Direction: Write out the whole listing exactly as it stands.

Listed records:
══════
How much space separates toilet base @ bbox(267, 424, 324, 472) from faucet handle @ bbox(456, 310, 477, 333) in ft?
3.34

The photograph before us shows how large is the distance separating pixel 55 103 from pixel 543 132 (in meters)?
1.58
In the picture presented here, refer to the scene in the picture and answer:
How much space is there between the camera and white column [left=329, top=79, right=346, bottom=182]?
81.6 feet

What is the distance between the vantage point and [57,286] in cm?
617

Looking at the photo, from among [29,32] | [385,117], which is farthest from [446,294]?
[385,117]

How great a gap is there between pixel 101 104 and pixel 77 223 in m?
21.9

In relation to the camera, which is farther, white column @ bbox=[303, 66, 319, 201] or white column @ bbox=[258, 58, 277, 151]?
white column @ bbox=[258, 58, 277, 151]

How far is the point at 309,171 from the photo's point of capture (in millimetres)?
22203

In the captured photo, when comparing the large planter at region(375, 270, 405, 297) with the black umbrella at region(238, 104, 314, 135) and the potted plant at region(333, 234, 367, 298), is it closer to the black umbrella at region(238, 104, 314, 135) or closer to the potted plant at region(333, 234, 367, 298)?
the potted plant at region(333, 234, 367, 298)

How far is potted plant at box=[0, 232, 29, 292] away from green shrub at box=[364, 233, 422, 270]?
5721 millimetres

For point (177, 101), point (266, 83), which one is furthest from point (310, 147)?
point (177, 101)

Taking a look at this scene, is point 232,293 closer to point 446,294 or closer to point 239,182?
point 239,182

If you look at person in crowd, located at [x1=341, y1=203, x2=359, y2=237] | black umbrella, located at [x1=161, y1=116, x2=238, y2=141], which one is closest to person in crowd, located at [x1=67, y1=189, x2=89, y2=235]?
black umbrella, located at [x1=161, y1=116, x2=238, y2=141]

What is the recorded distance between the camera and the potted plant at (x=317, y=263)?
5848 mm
══════
Expected answer:
How much space separates toilet base @ bbox(267, 424, 324, 472) from faucet handle @ bbox(456, 310, 477, 333) in ft?
3.34

The photograph before us shows how large is the distance separating pixel 55 103 from pixel 543 132 (in meters)?
1.58
In the picture presented here, refer to the scene in the picture and answer:
How much space is there between the camera and white column [left=329, top=79, right=346, bottom=182]?
81.6 feet

What is the distance between the vantage point and [57,286] in cm?
617

Looking at the photo, from among [29,32] | [385,117], which is farthest from [446,294]?
[385,117]

How great a gap is there between pixel 101 104 and pixel 77 223 in m?
21.9

In relation to the camera, which is farther, white column @ bbox=[303, 66, 319, 201] or white column @ bbox=[258, 58, 277, 151]?
white column @ bbox=[258, 58, 277, 151]

How far is the point at 309,171 from the photo's point of capture (in millimetres)?
22203

In the captured photo, when comparing the large planter at region(375, 270, 405, 297) with the black umbrella at region(238, 104, 314, 135) and the potted plant at region(333, 234, 367, 298), is it closer to the black umbrella at region(238, 104, 314, 135) or closer to the potted plant at region(333, 234, 367, 298)?
the potted plant at region(333, 234, 367, 298)

How far is potted plant at box=[0, 232, 29, 292] away from green shrub at box=[364, 233, 422, 270]?
5721 millimetres

For point (177, 101), point (266, 83), which one is furthest from point (310, 147)?
point (177, 101)

Taking a look at this scene, is point 232,293 closer to point 446,294 or closer to point 239,182?
point 239,182

If you look at person in crowd, located at [x1=341, y1=203, x2=359, y2=237] | black umbrella, located at [x1=161, y1=116, x2=238, y2=141], which one is closest to person in crowd, located at [x1=67, y1=189, x2=89, y2=235]?
black umbrella, located at [x1=161, y1=116, x2=238, y2=141]

What is the recorded distance between the camera and the potted plant at (x=317, y=263)?
5848 mm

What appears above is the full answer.